Commissioners Laura Wood, Jamie Melcher, and Eva Jurney appeared to be against granting the variance.

“My only concern is that for a variance, one of the conditions is that it’s not a self-imposed reason,” Wood said. “And regardless of this nice plan, there can be a different plan that does not self-impose this need. I do like the plan, and I sympathize with having that three feet for an awkward lot making the dream plan not possible. But unfortunately I don’t feel like I can approve it.”

Melcher said “I don’t feel it meets our criteria for granting a variance. There still could be development of a duplex on that lot to where it still looks nice, just not that design.”

She added that “I just don’t feel like we can make a decision based on things that may or may not happen in the future.
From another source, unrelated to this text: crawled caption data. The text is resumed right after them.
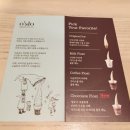 O'slo오슬로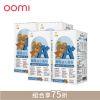 圖片 【A+資優】暢護益生菌粉(四入組) 2070403-4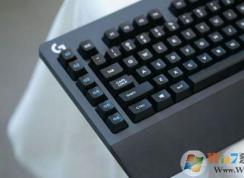 win10無線鍵盤怎么連接電腦?(已解決)
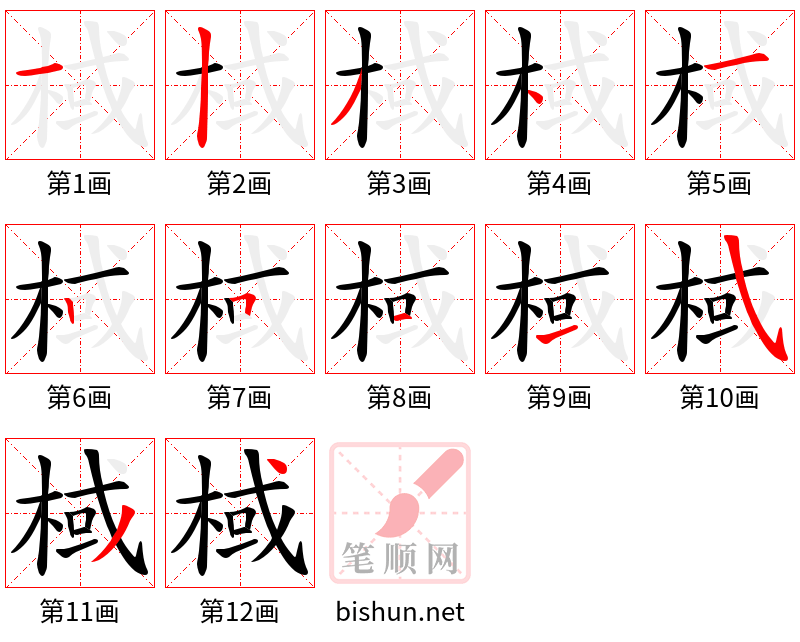 棫 笔顺规范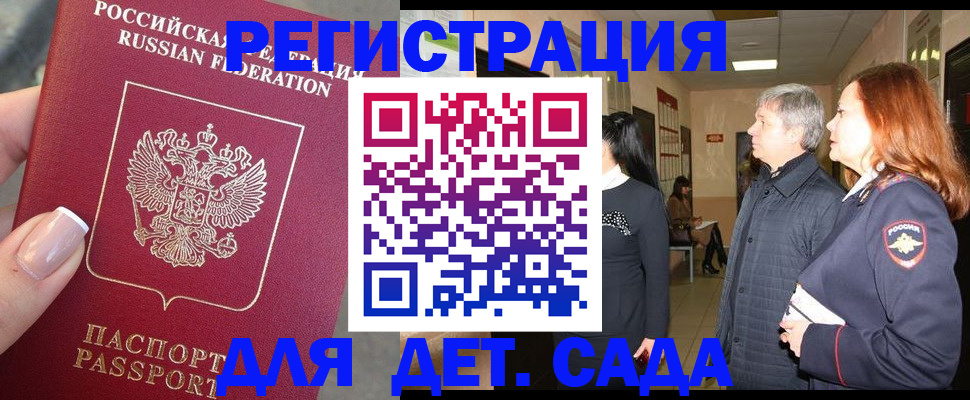 где прописаться в Волосово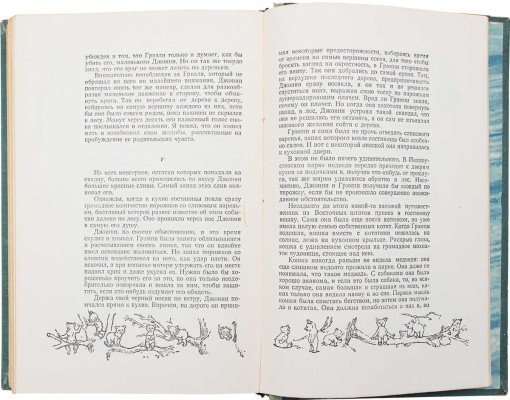 Сетон-Томпсон Э. Рассказы о животных / Рис. автора; пер. с англ. Н. Чуковского; обл., тит. и форзац В. Тихоновича. Минск: Гос. изд-во БССР; ред. детской и юношеской литературы, 1957.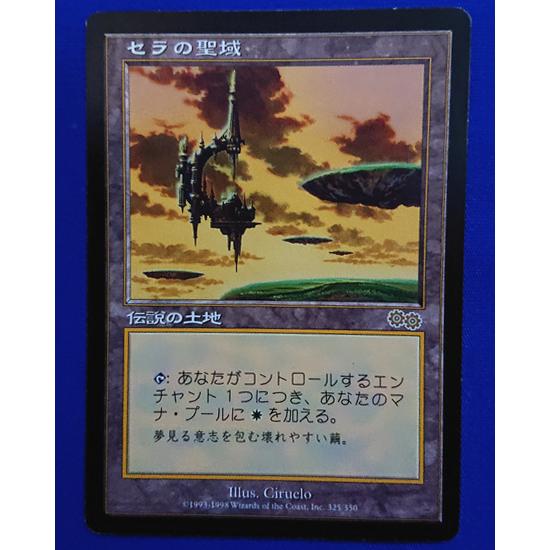 Serra's Sanctum セラの聖域 MTG セラの聖域 Serra's Sanctum 日本語版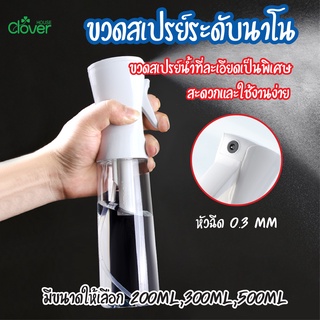 พร้อมส่ง/ ขวดสเปรย์ ระดับนาโน ขวดสเปรย์แรงดันสูง ขวดสเปรย์เปล่า ขวดสเปรย์แอลกอฮอล์  ขวดพ่นสเปรย์ 200ml/300ml/500 ml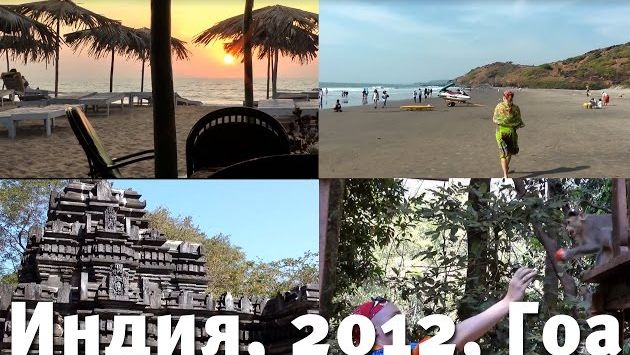Февраль, Гоа: Goa - 2012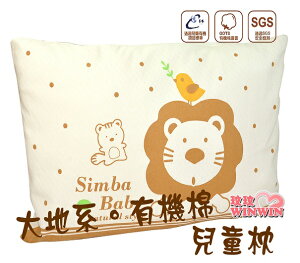 Simba小獅王辛巴S.5015純棉兒童枕，無拉鍊信封式枕套，不刮傷寶寶稚嫩肌膚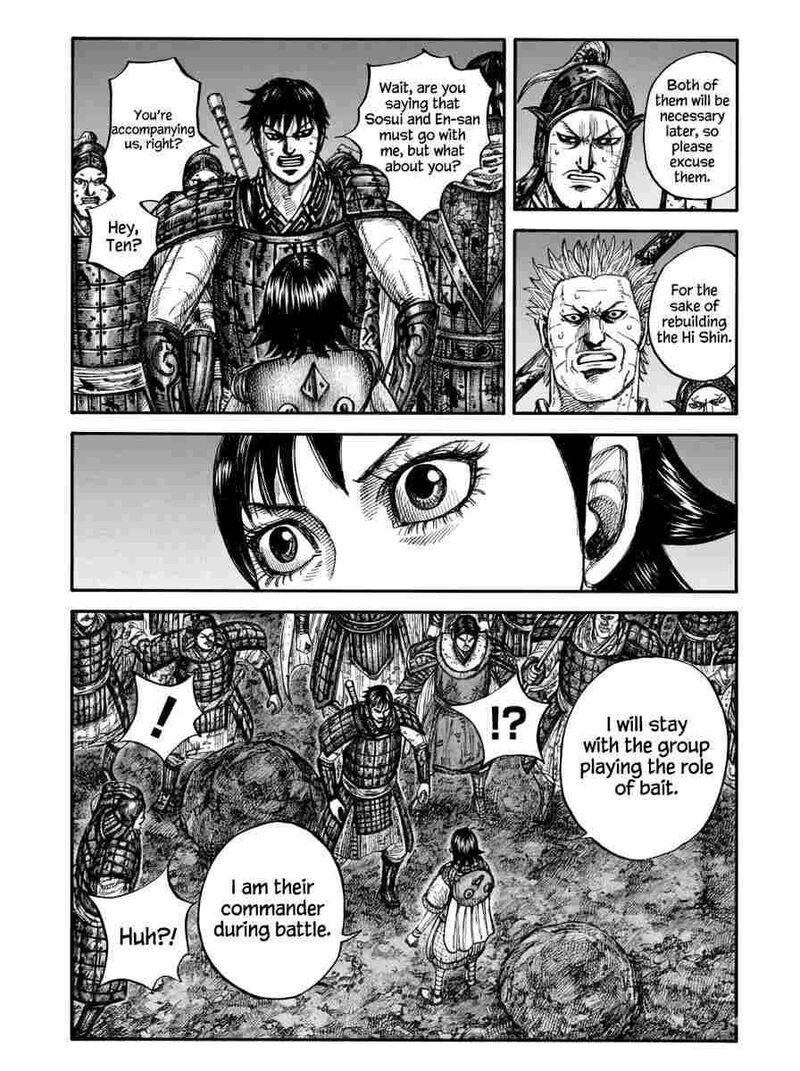 Kingdom Chapter 885 - Page 13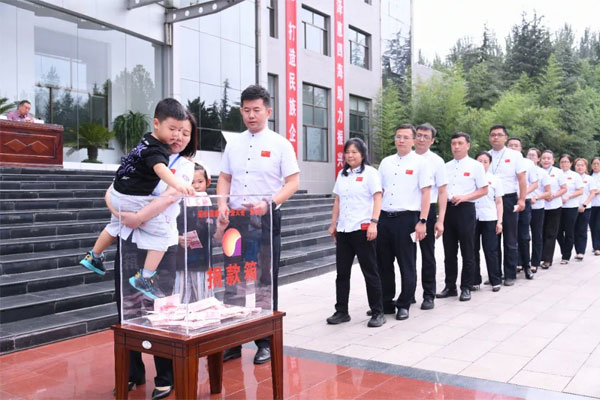 ��ѧ��,�ʰ���ʹ,rg�ʼ���Ѷ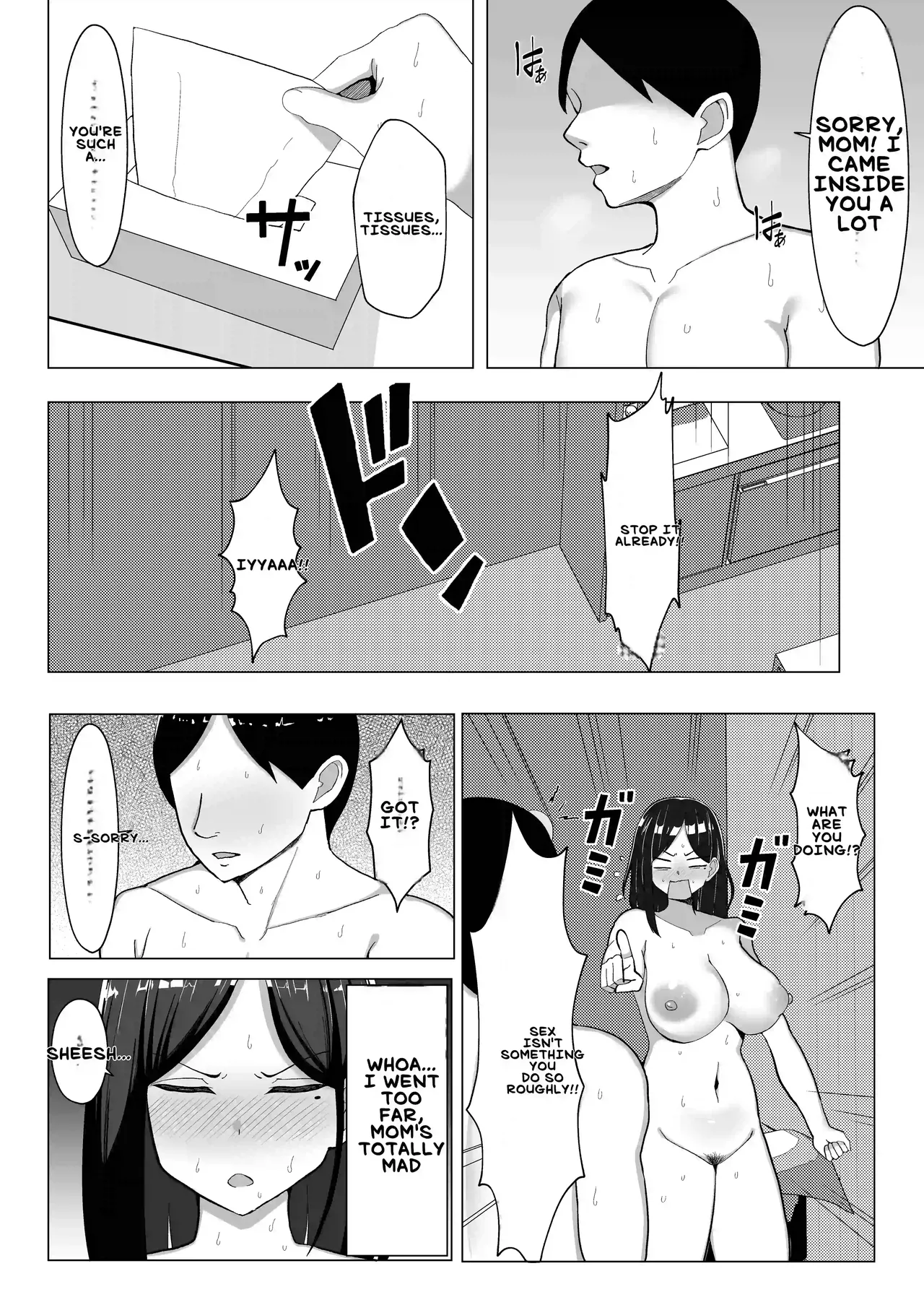 [Mustard Teikoku (Europia)] Kaa-chan to Sex Shinai to Derarenai Heya ~Kuchiurusai Haha to Hankouki no Ore~ | My annoying Mother and I, who's going through rebellious Phase [English] [BroadHareBreeder] page 35 original parody - sole female sole male hentai manga - read online free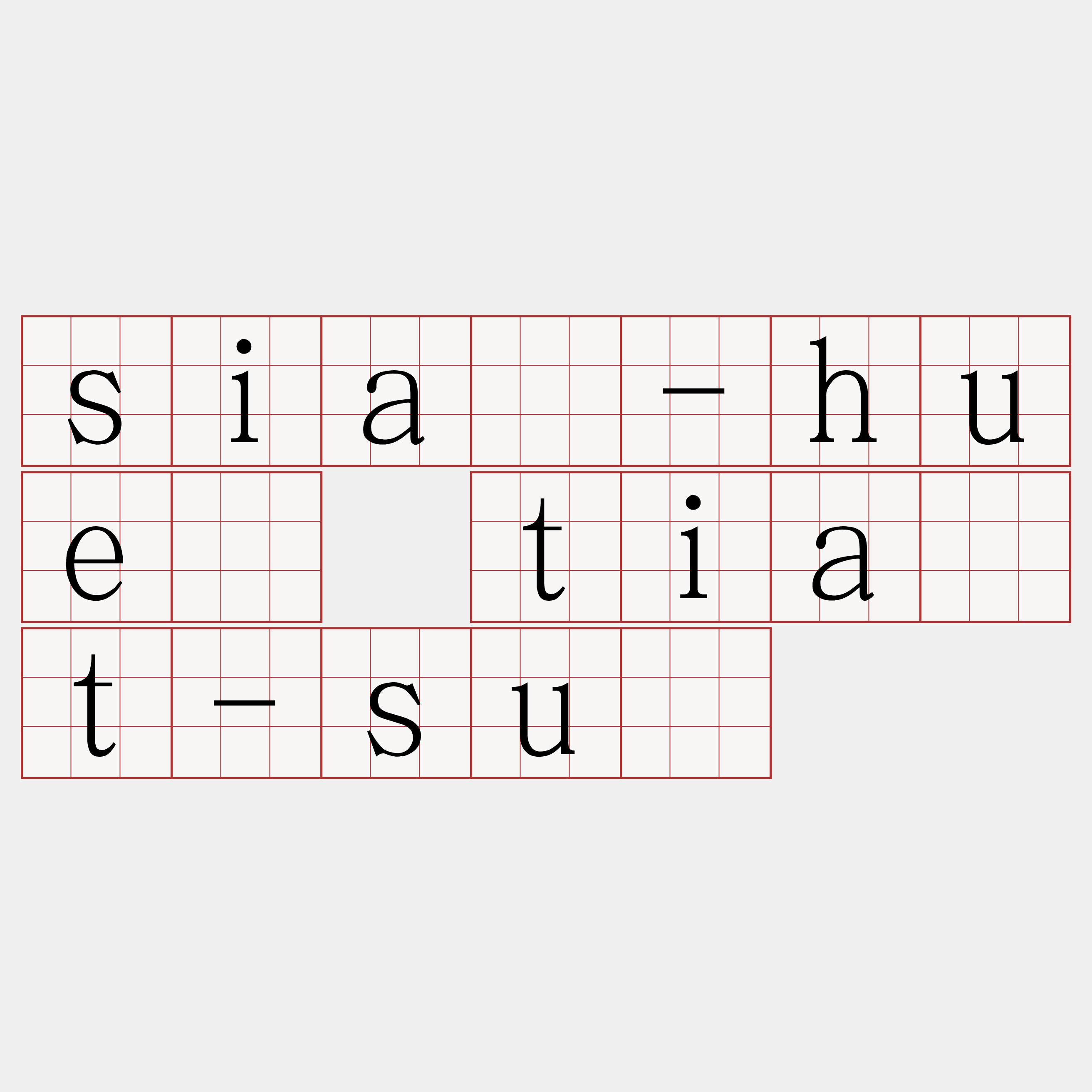 siā-huē tia̍t-sū
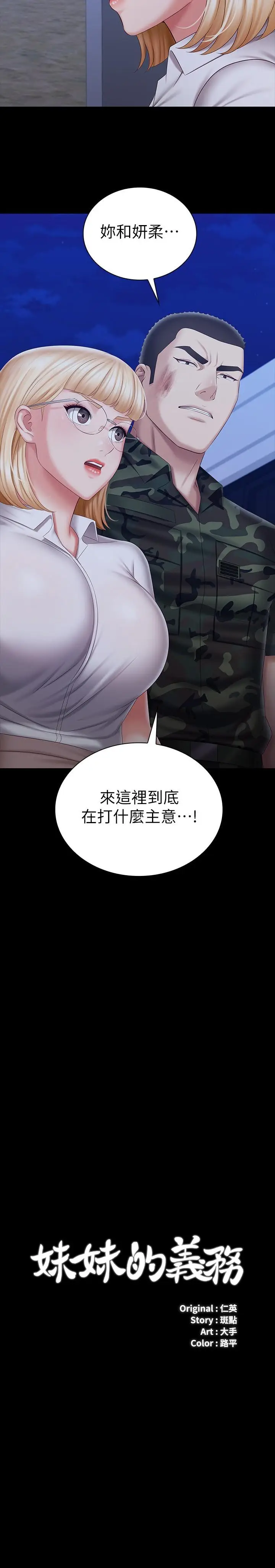 漫画《妹妹的义务》第93话第3张图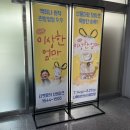 뮤지컬 이상한 엄마 이미지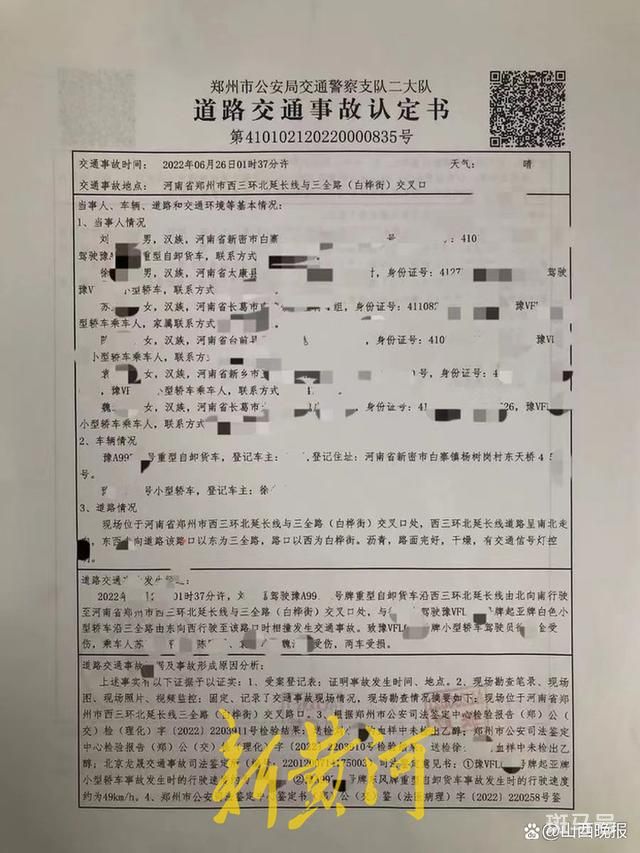 女子用高德打到无证网约车 车祸身亡 家属质疑(图5)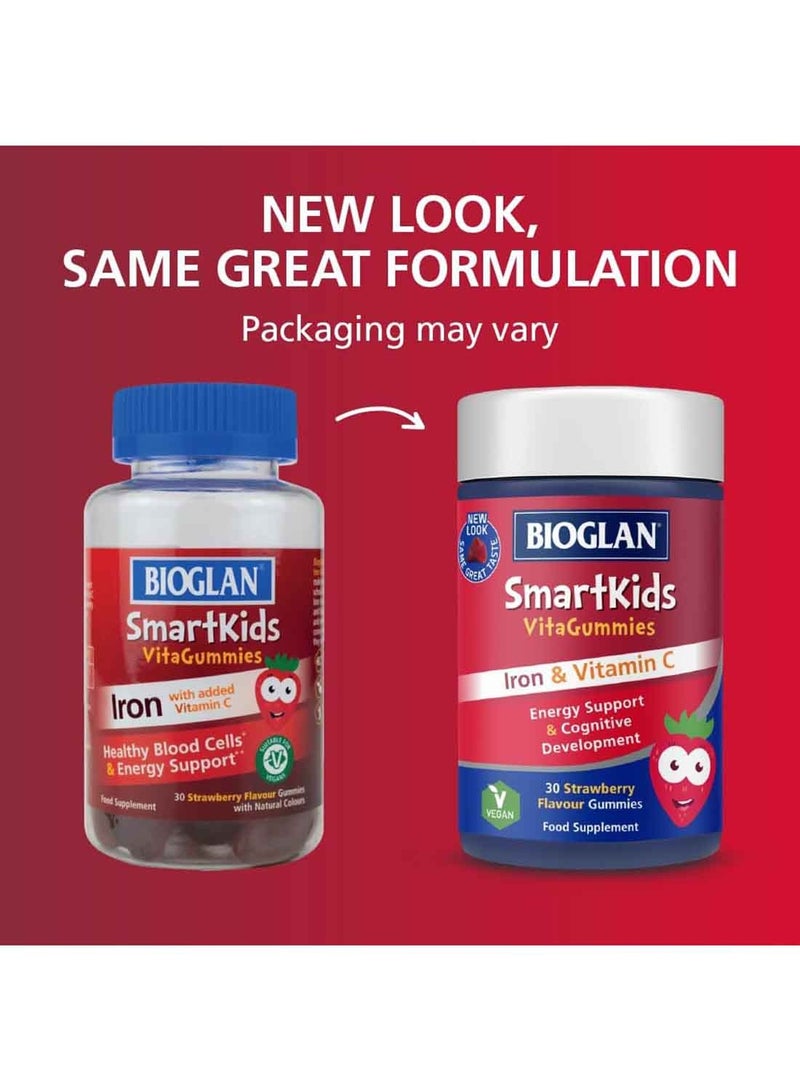BIOGLAN سمارت كيدز علكات الحديد 30S - Image 5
And I don’t think that we could bend our standards that we have adopted for something bigger, where there’s more money to be made, when something could be suitable for that property, and we wouldn’t need to be here this evening making a decision on this.”

Jurney said “We’ve been in this position before with other applicants, and for me again the bottom line is, does this fit the definition of what the variance is? That’s kind of the bread and butter of our zoning ordinance. And I know that a duplex is allowed on the corner, and it’s a good way to use space.”

Meanwhile, Commissioners Todd Branson, Nancy White and Henry Wolthuis appeared to be in favor of granting the variance.

“It’s going to take a lot of convincing to convince me that we shouldn’t approve it,” Branson said. “We’re talking about three feet of a road that may or may not ever be developed. Progression is always talked about, but when we have the opportunity to do it, we sit here and banter over three feet.”

White said “I think because this road is a dead end and is never going to go anywhere, and we do want these type of situations cleaned up and we need housing… I know we have the codes for a reason. And the idea of the variance is because we see something that we can allow a little bit in those codes. I think this is a good reason for that. I don’t think three feet is going to make a difference in traffic or safety. And if it means that we have the junk pile cleaned – I hate these junk piles – I think that we should allow it.”

Wolthuis agreed, saying “I tend to agree with Nancy. I think her reasoning is all good. It’s a dead end street. They’re not going to go anywhere.”

Chair Jeffrey Parker was not present at the meeting.

The planning commission next meets at 6:30 p.m. on Thursday, Sept. 21 at City Hall.